My struggle with my weight has been a perpetual part of my story, and will probably continue for the rest of my days. My days spent in the Chicago burlesque scene have helped me to accept my body’s appearance; unlike public school, no one is making fun of me for being fat. Not to my face, anyway. Not that I can tell. I still don’t like the way I look in the mirror, but these days that’s all about me. I don’t carry that over into what other people probably think of me.

But it’s still having a negative effect. My legs can’t handle this kind of sustained strain and impact. My knees are giving out and my heels can’t handle flexing past ninety degrees. Stairs give me anxiety, and oddly, it’s worse going down than up.
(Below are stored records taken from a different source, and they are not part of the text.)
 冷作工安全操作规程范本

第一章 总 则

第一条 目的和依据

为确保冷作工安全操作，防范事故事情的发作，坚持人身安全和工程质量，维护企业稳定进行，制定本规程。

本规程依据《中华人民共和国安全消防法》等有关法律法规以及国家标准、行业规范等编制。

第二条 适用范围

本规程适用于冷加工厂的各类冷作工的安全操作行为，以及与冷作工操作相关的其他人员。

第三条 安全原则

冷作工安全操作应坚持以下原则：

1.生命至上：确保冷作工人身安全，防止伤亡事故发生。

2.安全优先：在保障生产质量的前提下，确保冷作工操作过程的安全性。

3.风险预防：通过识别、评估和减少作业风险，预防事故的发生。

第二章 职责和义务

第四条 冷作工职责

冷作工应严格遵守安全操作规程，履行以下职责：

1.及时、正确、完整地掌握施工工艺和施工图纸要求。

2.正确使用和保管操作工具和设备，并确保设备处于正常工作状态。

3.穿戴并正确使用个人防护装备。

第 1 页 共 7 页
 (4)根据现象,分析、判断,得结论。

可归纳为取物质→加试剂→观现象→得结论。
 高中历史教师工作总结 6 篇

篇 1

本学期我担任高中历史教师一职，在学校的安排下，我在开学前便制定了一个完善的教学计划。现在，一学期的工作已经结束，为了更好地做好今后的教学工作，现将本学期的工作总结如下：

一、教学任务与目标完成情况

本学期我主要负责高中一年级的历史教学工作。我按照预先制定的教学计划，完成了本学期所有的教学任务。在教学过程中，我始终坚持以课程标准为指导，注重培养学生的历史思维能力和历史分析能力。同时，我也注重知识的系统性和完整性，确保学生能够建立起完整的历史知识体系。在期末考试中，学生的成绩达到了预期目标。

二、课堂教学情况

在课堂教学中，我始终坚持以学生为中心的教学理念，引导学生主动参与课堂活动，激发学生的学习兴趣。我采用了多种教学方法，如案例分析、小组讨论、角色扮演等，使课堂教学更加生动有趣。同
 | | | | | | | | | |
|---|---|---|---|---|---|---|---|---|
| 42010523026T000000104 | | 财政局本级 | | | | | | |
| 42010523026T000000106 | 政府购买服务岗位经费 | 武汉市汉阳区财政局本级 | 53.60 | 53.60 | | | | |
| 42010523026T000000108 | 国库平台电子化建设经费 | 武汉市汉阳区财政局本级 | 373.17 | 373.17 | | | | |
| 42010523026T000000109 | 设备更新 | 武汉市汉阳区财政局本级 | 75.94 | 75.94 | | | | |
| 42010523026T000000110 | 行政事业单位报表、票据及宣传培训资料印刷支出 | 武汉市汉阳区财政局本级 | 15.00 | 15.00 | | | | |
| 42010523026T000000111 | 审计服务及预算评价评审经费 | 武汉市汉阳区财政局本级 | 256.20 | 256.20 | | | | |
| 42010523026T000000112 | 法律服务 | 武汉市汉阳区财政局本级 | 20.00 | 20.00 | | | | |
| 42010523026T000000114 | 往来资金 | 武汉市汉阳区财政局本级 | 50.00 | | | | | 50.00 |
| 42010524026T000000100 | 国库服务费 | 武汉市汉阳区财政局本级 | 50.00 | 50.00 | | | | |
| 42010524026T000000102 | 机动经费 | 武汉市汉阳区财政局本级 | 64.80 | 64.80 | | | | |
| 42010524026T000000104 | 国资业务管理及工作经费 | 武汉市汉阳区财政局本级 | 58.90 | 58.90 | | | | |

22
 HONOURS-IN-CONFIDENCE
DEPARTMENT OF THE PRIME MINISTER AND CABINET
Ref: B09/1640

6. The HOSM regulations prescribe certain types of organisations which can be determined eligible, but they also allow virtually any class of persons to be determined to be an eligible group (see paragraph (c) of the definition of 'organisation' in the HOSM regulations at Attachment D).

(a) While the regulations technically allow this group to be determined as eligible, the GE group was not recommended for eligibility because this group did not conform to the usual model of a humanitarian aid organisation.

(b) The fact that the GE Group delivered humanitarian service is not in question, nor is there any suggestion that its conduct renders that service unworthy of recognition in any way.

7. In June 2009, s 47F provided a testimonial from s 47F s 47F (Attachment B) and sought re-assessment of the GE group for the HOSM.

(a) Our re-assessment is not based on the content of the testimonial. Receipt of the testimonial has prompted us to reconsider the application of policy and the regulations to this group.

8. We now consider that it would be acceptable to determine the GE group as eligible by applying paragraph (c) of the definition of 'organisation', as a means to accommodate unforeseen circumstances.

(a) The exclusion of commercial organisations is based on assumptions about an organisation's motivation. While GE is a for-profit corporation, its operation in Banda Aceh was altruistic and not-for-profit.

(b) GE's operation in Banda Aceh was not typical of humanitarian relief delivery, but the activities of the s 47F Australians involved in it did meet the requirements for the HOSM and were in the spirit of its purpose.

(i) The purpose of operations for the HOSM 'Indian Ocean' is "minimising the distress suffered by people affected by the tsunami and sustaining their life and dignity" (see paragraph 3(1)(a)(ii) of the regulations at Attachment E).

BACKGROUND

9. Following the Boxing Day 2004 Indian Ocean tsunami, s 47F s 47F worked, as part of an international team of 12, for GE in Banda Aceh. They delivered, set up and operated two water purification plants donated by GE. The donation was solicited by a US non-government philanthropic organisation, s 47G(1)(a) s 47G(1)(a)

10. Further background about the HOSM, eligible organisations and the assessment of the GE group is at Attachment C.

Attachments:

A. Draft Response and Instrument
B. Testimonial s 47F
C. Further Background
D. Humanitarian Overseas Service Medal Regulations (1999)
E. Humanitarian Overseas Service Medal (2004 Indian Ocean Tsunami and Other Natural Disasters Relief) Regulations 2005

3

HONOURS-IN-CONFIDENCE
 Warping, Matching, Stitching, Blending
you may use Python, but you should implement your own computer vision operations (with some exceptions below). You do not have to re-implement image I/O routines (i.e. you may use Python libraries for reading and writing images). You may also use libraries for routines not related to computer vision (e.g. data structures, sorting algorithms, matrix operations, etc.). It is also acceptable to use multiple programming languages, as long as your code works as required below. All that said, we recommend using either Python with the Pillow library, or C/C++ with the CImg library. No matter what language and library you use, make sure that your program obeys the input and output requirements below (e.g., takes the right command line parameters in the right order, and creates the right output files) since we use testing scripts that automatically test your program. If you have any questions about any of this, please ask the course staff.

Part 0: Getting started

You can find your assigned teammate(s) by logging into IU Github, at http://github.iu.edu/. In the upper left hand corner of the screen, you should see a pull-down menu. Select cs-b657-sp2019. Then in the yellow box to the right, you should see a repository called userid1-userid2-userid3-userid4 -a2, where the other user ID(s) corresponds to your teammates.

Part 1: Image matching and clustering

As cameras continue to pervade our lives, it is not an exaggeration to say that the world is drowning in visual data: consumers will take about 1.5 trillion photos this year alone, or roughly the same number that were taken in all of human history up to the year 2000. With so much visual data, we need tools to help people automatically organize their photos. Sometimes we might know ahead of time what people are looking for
I have all the skills and knowledge for success, but I just cannot make my body go through some of these motions without crumpling in pain, like being jabbed by a one-inch diameter needle.

These are problems I developed many years and fifty pounds ago, and that’s all without even getting into my lower and upper back reuniting for a crippling reunion tour. The other night it took six hours to fall asleep because every time I rolled over I felt my shoulder blades clamp onto my spine like a vicious dog trying to snap a femur in half.

I’m not constantly despondent, but something always hurts. I’m tired of it. This isn’t pain born from fatigue and sore muscles, and it’s nothing to be solved with some Epsom salts and a bit of stretching. It’s just . . . part of who I am now. Like a scar.

The most fucked up part is that I don’t understand how I’m exercising 8 out of 12 hours and still getting fatter.

I am having fun in spite of the issues. I’m getting advice and personal connections to start aiming the trajectory of my career so that I can make this a permanent part of my life. Heh. Yeah, even with all of this complaining, it’s still worth going through it all so that I can keep pretending to slash, stab, whack and punch people.

At least it makes the pained reactions come from a place of truth.